Bunu yap -> Siyasette rakip konulu yazıda, "Barbarlar olmadan ne yapacağız?" başlığının altındaki paragraflarda adı geçen kişileri sırala.
____ Metin parçası
Türkiye'nin en iyi haber sitesi
EMRE AKÖZ

Barbarlar olmadan ne yapacağız?

Siyaset birileriyle birlikte, birilerine karşı yapılır. Karşı taraf, rakip, hasım olmadan siyaset de yapılamaz... Kavafis'in ünlü şiiri Barbarları Beklerken'de dediği gibi: "Peki, biz ne yapacağız şimdi barbarlar olmadan? / Bir çeşit çözümdü onlar sorunlarımıza..." Hatırlarsınız: AK Parti'nin, 12 Haziran 2011 genel seçimlerinde yüzde 50'yi yakalayan başarısının ardından... Temmuz sonunda, GK Başkanı ile kuvvet komutanları hep birlikte emekliliklerini istemişti.Cumhurbaşkanı Gül ile Başbakan Erdoğan, TSK'den gelen bu hamleyi de savuşturdular: Seçilmişlerle uyumlu çalışacağının sinyallerini veren Org. Necdet Özel, genelkurmay başkanlığına atandı.
Çevremdekiler bilir, o dönemden itibaren bir konuyu tartışmaya açtım: "Yeni rakip kim?"
Bu soru bana farklı grupların aynı konuya kafa yorduğunu gösterdi. Meseleyi ortaya attığımda, birçok kişi "Aa, biz de geçenlerde arkadaşlarla bunu konuşuyorduk" dedi.
________
____ Listelenen öğeler
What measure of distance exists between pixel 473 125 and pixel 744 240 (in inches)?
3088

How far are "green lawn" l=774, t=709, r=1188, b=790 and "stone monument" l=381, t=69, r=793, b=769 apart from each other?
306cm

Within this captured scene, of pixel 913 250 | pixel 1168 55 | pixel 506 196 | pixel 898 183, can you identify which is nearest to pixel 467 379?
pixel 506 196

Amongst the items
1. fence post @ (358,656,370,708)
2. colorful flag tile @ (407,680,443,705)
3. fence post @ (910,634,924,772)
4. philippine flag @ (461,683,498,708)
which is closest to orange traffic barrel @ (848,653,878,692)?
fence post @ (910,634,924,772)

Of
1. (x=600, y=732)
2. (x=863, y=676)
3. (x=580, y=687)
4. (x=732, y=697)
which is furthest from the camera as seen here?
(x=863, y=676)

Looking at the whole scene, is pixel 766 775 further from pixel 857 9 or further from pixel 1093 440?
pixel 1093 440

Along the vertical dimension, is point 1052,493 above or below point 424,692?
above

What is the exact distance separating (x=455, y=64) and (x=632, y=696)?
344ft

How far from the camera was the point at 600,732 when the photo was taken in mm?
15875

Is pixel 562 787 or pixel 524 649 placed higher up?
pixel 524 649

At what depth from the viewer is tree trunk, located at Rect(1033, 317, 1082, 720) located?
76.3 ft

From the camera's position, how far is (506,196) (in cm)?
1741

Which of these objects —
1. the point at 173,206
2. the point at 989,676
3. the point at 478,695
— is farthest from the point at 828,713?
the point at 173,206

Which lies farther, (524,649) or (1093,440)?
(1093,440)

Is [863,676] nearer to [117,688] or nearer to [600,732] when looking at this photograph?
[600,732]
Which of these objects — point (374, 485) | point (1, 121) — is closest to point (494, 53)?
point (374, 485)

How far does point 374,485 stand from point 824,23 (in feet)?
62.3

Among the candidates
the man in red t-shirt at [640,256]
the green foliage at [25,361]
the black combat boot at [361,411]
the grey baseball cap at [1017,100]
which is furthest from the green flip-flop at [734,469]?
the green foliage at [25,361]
________
Yanıt -> Kavafis, Cumhurbaşkanı Gül, Başbakan Erdoğan, Org. Necdet Özel